Entries provided.

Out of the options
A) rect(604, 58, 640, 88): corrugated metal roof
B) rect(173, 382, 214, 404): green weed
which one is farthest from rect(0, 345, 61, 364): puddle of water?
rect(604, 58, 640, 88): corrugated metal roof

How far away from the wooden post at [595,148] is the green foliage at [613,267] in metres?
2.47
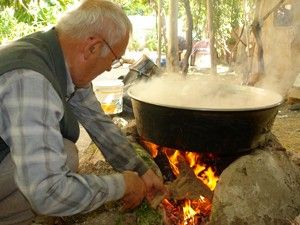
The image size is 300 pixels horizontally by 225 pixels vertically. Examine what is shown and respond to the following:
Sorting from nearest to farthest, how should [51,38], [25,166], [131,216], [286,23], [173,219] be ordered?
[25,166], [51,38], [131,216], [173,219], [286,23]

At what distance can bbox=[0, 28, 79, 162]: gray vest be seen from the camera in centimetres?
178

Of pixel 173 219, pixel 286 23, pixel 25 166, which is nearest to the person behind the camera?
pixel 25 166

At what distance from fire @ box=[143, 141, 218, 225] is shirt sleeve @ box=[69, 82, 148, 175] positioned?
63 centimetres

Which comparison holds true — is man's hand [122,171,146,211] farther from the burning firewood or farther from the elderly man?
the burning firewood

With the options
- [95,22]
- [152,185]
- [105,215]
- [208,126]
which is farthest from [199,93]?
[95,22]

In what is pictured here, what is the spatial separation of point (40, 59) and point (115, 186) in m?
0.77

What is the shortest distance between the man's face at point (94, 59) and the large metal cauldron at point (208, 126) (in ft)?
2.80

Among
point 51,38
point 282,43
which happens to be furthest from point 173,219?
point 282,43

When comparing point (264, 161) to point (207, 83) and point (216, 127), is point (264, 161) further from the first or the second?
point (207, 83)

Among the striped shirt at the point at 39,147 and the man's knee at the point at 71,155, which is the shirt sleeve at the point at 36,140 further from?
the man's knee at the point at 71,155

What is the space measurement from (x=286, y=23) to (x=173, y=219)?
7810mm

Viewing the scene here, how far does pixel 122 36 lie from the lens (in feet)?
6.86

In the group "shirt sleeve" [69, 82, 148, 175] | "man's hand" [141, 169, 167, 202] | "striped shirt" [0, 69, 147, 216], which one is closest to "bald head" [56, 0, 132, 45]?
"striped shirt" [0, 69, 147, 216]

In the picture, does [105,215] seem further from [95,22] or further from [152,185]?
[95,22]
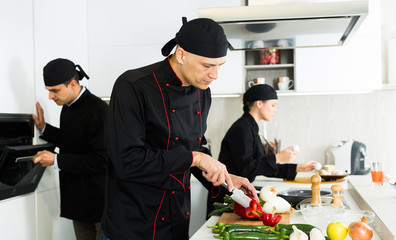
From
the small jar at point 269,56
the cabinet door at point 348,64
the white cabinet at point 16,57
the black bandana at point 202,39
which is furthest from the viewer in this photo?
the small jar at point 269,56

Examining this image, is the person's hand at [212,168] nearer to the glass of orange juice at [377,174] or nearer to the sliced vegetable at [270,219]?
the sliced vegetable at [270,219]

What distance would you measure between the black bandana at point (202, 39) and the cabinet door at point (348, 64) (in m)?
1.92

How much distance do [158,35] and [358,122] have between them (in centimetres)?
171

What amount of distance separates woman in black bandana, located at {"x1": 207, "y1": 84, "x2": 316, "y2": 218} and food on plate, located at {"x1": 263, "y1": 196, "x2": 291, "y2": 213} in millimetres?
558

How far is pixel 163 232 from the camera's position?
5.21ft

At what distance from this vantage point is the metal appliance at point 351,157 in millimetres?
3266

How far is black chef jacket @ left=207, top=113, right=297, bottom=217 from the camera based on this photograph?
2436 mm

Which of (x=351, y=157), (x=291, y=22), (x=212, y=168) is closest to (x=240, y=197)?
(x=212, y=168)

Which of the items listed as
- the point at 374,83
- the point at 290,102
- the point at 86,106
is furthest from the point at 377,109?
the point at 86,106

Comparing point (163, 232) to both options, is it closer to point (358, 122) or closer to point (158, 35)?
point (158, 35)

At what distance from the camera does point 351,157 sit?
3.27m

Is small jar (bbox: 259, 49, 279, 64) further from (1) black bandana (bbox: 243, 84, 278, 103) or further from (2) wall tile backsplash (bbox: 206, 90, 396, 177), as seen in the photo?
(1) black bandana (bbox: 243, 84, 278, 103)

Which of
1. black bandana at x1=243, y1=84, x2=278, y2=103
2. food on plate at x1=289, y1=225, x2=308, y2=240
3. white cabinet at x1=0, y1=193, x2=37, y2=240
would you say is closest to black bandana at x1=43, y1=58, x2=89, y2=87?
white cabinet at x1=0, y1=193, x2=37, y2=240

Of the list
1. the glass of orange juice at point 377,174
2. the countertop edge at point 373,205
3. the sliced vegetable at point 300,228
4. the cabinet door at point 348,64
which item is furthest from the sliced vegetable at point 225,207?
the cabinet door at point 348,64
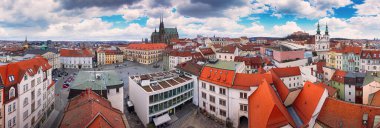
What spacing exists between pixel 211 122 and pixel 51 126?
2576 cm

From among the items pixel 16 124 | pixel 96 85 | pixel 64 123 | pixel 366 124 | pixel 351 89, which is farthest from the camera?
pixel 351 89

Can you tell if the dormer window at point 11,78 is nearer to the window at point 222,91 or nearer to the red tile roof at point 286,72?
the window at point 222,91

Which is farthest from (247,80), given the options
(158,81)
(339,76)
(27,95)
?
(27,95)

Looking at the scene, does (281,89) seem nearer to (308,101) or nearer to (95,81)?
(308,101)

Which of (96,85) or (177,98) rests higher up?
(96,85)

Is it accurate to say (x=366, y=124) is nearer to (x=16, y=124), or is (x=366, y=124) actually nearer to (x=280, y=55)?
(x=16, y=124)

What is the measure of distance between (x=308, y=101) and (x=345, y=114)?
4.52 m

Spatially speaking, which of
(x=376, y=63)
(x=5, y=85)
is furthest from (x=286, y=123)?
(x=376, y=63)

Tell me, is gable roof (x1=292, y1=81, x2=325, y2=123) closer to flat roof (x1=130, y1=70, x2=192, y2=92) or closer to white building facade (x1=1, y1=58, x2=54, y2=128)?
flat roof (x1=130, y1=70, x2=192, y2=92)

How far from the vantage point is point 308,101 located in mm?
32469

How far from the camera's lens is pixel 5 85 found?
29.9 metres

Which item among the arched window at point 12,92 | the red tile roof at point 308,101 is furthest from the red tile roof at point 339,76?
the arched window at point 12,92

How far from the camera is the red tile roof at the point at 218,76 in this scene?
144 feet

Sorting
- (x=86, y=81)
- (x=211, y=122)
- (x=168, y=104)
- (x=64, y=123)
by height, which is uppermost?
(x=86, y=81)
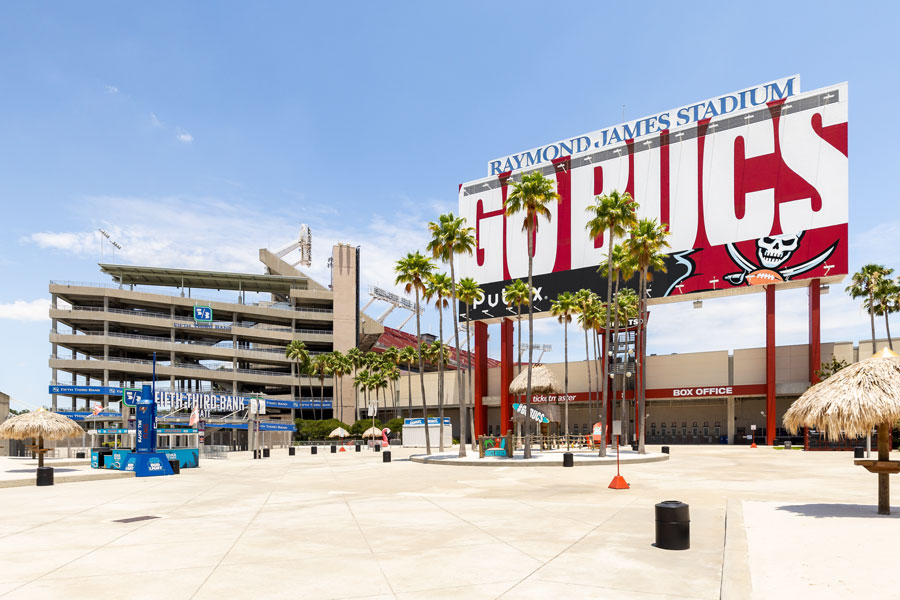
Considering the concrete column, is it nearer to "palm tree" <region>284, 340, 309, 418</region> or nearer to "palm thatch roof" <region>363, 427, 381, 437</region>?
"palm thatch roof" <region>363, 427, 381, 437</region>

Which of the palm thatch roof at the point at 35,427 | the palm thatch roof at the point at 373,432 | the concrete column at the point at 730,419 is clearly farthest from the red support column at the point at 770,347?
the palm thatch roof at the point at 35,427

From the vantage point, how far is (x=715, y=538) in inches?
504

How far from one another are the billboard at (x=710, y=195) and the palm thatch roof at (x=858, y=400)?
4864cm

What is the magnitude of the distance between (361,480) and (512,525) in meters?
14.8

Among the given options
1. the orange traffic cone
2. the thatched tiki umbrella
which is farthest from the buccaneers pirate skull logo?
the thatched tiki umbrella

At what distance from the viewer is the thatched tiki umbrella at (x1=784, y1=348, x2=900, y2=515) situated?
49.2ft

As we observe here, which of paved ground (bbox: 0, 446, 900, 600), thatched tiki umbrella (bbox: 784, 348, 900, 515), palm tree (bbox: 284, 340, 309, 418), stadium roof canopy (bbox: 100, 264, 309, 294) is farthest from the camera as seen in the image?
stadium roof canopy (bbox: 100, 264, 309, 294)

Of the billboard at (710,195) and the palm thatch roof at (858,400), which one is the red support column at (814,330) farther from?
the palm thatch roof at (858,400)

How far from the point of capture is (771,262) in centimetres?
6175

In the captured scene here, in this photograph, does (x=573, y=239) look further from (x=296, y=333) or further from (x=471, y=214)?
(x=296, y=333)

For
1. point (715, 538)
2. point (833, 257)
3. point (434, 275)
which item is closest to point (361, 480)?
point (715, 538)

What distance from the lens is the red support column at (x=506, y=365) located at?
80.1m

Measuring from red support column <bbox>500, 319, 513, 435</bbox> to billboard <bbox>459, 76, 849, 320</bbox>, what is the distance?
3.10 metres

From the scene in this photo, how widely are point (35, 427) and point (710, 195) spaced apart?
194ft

--

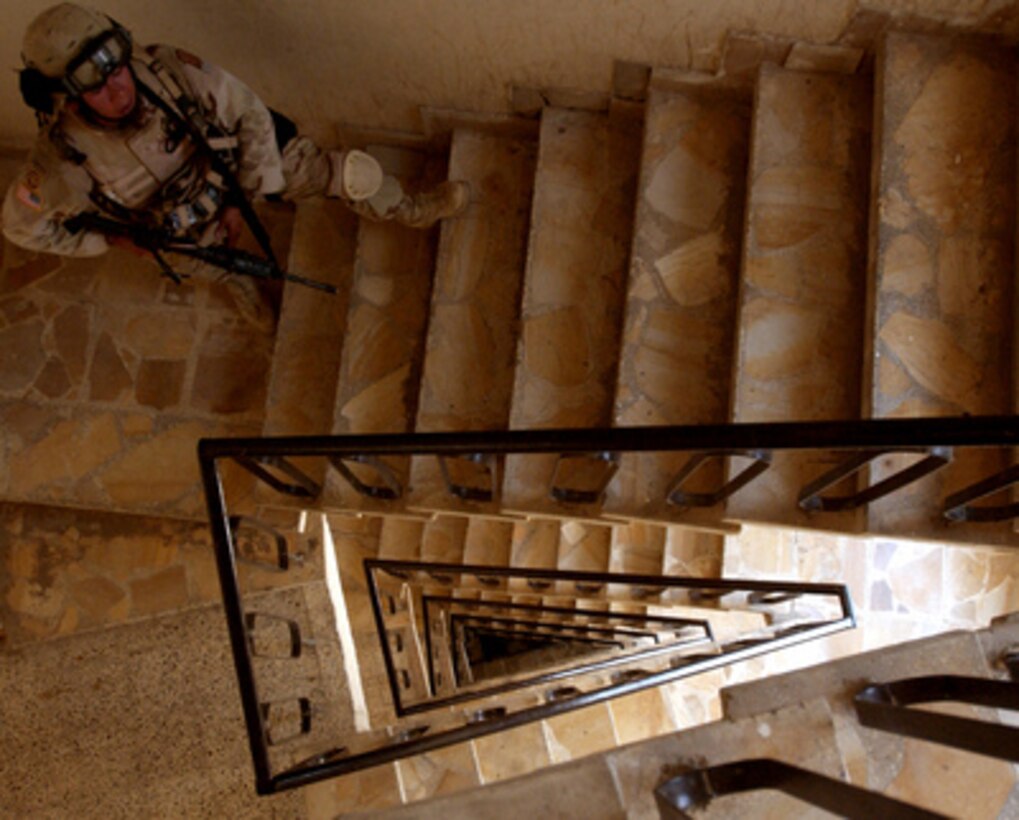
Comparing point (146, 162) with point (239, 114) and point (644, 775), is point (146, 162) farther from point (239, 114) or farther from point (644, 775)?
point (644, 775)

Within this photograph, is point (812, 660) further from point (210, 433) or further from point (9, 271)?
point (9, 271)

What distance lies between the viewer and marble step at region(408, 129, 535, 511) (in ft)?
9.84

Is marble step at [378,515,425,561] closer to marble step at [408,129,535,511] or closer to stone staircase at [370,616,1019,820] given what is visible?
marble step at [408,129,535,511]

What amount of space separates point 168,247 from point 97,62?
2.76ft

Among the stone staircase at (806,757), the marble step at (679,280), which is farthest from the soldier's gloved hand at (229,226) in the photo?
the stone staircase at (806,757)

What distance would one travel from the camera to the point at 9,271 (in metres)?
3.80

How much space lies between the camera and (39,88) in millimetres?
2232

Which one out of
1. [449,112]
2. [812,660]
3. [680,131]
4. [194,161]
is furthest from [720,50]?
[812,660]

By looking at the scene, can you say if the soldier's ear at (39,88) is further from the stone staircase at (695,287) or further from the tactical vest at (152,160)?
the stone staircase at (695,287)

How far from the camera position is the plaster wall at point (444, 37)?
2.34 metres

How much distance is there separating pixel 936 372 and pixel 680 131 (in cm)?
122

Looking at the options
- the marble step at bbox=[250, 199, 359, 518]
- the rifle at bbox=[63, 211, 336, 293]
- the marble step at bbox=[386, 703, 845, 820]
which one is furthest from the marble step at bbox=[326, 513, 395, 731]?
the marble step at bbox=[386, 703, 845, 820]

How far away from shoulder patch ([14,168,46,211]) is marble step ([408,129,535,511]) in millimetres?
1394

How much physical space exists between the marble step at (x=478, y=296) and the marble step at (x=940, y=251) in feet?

Stated problem. Copy the lines again word for word, starting at the line that contains "Which one out of" and ending after the line that contains "How much physical".

Solution to the exercise.
Which one out of
1. [449,112]
2. [812,660]
3. [680,131]
4. [194,161]
is furthest from [720,50]?
[812,660]

By looking at the scene, can you say if the soldier's ear at (39,88) is further from the stone staircase at (695,287) or further from the tactical vest at (152,160)?
the stone staircase at (695,287)

How far from the camera position is the plaster wall at point (444, 37)?
2.34 metres

How much distance is there separating pixel 936 372 and pixel 680 131 (in cm)?
122

Looking at the options
- the marble step at bbox=[250, 199, 359, 518]
- the rifle at bbox=[63, 211, 336, 293]
- the marble step at bbox=[386, 703, 845, 820]
which one is furthest from the marble step at bbox=[326, 513, 395, 731]?
the marble step at bbox=[386, 703, 845, 820]

How far away from shoulder patch ([14,168,46,211]) is marble step ([408,129,535,511]) in millimetres?
1394

How much physical space exists between the marble step at (x=478, y=296) and the marble step at (x=940, y=251) in feet?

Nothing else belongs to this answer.